The rule would apply to federally funded, single-sex shelters and is intended to better protect homeless women while respecting 'the religious beliefs of shelters'
By Oscar Lopez
MEXICO CITY, July 24 (Thomson Reuters Foundation) - The U.S. government proposed a rule on Friday that would let homeless shelters deny access to transgender people based on their gender identity, a proposal that rights supporters said marks an "unconscionable" setback for trans acceptance.
The rule would apply to federally funded, single-sex shelters and is intended to better protect homeless women while respecting "the religious beliefs of shelters," according to the U.S. Department of Housing and Urban Development (HUD).
Announcing the rule earlier this month, HUD Secretary Ben Carson said it would "empower shelter providers to set policies that align with their missions, like safeguarding victims of domestic violence or human trafficking."
It now will undergo a 60-day period of public comment.
The proposal by the administration of President Donald Trump rescinds protections for trans people enacted under former President Barack Obama and is the latest effort by the current administration to roll back LGBT+ rights, advocates said.
"Transgender people already suffer shockingly high rates of discrimination, poverty, and violence," said Sasha Buchert, an attorney at advocacy group Lambda Legal in a statement.
"This administration seems not to care and in fact is all but inviting further violence by proposing to block access to critical emergency shelters for this most vulnerable population."
HUD said government-funded shelters are not allowed to discriminate against anyone who is transgender, but rights advocates said the proposal opens the door to prejudice and potential abuse.
The proposal would allow shelters to determine a person's sex "based on a good faith belief," using physical attributes such as facial hair or an Adam's apple to decide whether the person fit with the facility's gender policy.
Shelters who deny access to people based on their sex would have to offer a transfer recommendation to another facility.
HUD did not respond to a Thomson Reuters Foundation request for comment.
"This proposed rule is unconscionable," said David Stacy, government affairs director at U.S. advocacy group the Human Rights Campaign in emailed comments.

◆ **Tasks to carry out**:
- A) Using the article on the HUD shelter rule, decide whether each statement agrees with it: (i) the rule would apply to federally funded, single-sex shelters; (ii) the proposal will go through a 90-day public comment period; (iii) HUD responded to the Thomson Reuters Foundation's request for comment. Give yes or no for each, with the deciding words from the article quoted exactly.
- B) According to the article on the HUD shelter rule, what must shelters that deny access to people based on their sex offer them?
- C) Write the next few sentences of the article on the HUD shelter rule, picking up after its final quotation.

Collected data
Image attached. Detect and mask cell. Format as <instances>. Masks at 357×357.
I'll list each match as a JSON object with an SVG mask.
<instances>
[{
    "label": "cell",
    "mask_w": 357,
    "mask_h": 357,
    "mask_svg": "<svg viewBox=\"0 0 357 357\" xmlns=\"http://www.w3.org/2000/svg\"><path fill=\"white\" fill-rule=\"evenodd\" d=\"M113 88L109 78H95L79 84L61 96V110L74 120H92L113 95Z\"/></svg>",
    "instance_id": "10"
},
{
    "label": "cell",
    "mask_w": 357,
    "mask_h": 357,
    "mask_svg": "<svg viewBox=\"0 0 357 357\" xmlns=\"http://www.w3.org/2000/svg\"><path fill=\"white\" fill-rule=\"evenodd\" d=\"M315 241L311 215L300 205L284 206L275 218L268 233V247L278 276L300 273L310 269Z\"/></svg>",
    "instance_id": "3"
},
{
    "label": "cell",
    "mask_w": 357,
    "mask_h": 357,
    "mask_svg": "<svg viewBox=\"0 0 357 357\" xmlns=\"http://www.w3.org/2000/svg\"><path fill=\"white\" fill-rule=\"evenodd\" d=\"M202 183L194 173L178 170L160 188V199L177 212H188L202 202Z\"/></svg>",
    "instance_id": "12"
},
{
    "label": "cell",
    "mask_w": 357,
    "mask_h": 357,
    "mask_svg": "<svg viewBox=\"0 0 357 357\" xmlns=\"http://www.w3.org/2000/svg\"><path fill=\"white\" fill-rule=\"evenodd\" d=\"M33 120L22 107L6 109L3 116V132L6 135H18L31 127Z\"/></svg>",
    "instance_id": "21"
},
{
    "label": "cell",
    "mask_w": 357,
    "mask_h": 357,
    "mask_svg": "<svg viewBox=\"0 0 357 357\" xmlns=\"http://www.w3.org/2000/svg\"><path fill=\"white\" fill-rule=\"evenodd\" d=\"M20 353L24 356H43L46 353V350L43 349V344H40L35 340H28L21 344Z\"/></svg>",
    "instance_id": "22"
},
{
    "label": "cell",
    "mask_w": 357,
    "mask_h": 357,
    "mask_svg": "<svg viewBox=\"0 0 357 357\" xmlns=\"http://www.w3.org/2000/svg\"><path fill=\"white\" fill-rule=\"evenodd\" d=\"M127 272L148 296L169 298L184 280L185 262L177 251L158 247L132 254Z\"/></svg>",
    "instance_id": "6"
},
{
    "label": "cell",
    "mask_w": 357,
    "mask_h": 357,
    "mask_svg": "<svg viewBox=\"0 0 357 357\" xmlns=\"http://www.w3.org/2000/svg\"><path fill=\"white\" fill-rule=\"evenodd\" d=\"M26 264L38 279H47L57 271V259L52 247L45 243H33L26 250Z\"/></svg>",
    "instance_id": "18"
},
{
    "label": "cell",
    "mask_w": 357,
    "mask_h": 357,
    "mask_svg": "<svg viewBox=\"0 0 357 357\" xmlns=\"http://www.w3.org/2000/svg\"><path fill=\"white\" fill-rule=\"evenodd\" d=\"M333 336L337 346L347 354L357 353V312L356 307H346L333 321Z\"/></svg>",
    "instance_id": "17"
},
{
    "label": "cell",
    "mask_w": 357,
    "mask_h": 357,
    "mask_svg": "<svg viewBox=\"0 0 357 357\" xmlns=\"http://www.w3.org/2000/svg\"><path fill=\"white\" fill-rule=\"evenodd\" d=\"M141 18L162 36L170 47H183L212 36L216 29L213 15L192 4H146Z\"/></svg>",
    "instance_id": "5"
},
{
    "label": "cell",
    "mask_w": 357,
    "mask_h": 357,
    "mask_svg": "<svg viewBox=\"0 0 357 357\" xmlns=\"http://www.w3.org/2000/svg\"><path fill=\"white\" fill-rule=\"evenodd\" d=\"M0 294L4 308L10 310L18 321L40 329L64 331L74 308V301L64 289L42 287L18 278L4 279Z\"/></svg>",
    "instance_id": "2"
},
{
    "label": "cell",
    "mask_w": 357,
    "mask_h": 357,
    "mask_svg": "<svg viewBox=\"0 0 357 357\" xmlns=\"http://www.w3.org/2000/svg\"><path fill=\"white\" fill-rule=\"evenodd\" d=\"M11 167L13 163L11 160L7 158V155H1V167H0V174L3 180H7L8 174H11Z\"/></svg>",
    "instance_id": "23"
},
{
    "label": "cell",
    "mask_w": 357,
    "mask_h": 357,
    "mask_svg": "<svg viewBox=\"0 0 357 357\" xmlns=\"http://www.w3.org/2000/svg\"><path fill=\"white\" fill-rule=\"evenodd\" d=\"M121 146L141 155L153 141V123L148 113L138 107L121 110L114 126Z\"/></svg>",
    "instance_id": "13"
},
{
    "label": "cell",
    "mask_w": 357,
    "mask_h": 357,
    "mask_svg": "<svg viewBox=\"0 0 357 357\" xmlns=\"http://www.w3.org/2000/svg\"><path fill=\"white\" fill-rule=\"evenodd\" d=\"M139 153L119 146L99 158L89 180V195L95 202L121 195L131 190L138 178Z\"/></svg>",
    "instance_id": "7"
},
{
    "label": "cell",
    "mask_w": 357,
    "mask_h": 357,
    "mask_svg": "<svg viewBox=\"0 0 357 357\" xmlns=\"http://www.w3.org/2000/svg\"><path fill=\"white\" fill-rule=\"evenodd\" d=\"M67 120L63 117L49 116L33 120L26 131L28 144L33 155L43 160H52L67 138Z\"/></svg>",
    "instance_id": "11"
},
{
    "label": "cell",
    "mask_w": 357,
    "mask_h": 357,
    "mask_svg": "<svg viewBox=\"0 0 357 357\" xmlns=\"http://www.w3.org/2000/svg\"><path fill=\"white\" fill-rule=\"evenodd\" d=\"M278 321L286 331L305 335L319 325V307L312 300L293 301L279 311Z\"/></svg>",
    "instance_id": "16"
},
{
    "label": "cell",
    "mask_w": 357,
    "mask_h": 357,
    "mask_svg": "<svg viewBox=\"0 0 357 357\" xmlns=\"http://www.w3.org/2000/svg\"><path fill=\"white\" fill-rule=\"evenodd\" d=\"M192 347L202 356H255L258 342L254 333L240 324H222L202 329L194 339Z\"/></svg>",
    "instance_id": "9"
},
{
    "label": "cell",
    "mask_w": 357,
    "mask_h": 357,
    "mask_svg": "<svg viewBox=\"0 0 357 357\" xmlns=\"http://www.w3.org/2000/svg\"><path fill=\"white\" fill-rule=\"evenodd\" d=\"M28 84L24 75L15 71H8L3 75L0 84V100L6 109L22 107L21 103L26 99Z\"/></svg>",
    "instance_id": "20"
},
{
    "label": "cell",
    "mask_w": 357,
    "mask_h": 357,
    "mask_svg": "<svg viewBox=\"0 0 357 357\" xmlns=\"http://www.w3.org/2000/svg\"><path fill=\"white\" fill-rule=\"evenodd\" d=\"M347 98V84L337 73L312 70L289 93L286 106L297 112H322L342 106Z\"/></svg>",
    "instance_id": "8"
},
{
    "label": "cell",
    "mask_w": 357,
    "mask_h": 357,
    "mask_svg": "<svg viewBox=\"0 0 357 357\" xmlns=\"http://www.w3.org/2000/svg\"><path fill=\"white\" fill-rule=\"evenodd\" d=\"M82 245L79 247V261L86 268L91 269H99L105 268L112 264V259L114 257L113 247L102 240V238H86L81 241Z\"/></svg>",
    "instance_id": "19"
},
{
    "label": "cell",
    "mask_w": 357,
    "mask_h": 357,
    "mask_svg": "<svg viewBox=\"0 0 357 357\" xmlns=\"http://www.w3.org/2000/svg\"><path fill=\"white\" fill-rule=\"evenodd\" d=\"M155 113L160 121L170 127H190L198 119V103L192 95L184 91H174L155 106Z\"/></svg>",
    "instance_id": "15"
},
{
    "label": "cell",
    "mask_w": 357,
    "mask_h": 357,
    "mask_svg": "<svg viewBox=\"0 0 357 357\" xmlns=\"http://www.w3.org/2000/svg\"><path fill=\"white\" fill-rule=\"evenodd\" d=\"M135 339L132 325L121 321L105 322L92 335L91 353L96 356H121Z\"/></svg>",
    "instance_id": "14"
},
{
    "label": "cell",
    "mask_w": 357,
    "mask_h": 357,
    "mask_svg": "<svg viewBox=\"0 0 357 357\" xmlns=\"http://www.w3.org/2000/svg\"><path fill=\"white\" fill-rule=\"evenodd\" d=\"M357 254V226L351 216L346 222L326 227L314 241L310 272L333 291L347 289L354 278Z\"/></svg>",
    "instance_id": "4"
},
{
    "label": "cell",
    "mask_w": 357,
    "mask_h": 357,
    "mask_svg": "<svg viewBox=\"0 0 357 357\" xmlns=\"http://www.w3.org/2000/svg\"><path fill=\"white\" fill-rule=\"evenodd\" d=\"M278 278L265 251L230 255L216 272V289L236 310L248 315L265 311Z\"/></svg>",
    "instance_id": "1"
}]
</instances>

◆ **Solved problems**:
- A)
(i) Yes: "The rule would apply to federally funded, single-sex shelters"
(ii) No: "It now will undergo a 60-day period of public comment."
(iii) No: "HUD did not respond to a Thomson Reuters Foundation request for comment."

- B) A transfer recommendation to another facility.

- C)
"The Trump-Pence administration is encouraging and facilitating discrimination against transgender people."
Vice President Mike Pence is an evangelical conservative who as governor of Indiana signed a religious freedom law that would have allowed businesses to deny services to LGBT+ people. The law was later revised.
The Trump administration has banned trans applicants from the military and rescinded discrimination protections for transgender people in healthcare.
It argued against extending workplace discrimination protections to gay and trans people, but the U.S. Supreme Court decided otherwise in expanding the nation's Civil Rights Act to LGBT+ workers in June.
Homelessness has long been an issue among transgender people, who struggle with prejudice in getting hired for good jobs and finding decent housing, advocates say.
Some 30% have experienced homelessness, according to the National Center for Transgender Equality, which surveyed the community in 2010 and 2015.
Many already face discrimination at shelters.
According to a 2016 study from liberal think tank the Center for American Progress, only a third of shelters surveyed said they were willing to house trans women with other women, while 21% refused to shelter trans women at all. (Reporting by Oscar Lopez @oscarlopezgib; editing by Ellen Wulfhorst. Please credit the Thomson Reuters Foundation, the charitable arm of Thomson Reuters, that covers the lives of people around the world who struggle to live freely or fairly. Visit http://news.trust.org)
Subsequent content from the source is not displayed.